Is the IRS Saying That Class Action Damages are Not Subject to IRC Section 72?
One of the significant tax benefits of a life insurance contract is that, for purposes of determining the taxable amount of proceeds received under the contract on distributions or surrender, the investment in the contract includes the aggregate amount of premiums, unreduced by the cost of insurance provided (IRC section 72(c)). In a recent Chief Counsel advice letter (CCA), the IRS seems to have ignored this basic tax rule and effectively treated a policyholder as taxable on the cost of insurance. However, the adverse result might have been avoided by a little tax planning.
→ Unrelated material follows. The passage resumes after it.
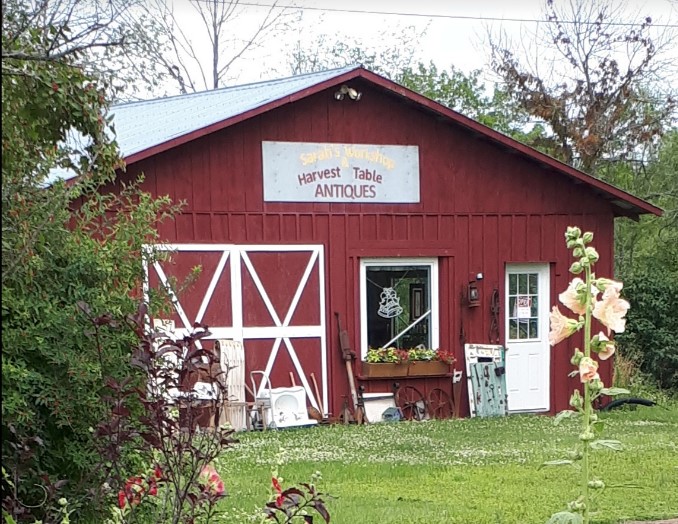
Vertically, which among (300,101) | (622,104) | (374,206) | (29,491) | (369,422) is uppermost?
(622,104)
In CCA 200504001 (Oct. 12, 2004), the IRS concludes that damages received from an insurance company in settlement of a class action lawsuit are includible in gross income to the extent that they exceed the policyholder’s basis in the life insurance policies. However, rather than use the investment in the contract under section 72 to determine the basis and apply section 1035, the IRS used a section 1001 analysis and determined the basis for this purpose as being the premiums paid, reduced by the cost of insurance provided, as well as by amounts previously received and not included in income. In the CCA, a woman policyholder held two life insurance policies
issued by the same insurance company. The first policy, which was on her former husband’s life, was converted to a policy with a lower face amount (the company encouraged her to do so by erroneously saying that she would not incur any additional premiums). The second policy, on her own life, was surrendered. A class action suit was brought against the insurance company with claims that the company induced the policyholder to surrender, borrow against or otherwise withdraw values from the policies by misrepresenting the financial effect of such transactions and failing to disclose that such switches were against the policyholder’s best interest. As part of the class action settlement, the policyholder was awarded damages, a portion of which was interest. The policyholder in the CCA filed a return, reporting the entire amount of damages as income and later amended her return seeking a refund, arguing that the portion of the damages in excess of interest represented the recovery of out-of-pocket expenses for premiums. The CCA concludes that the damages received by the policyholder with respect to the policy on her former husband’s life (the first policy) are not includible in her gross income to the extent they exceed her “basis” in the insurance policy, as defined above. With respect to damages attributed to the policy on her own life (the second policy), the CCA concludes that all amounts are included in the policyholder’s gross income because the policy was surrendered.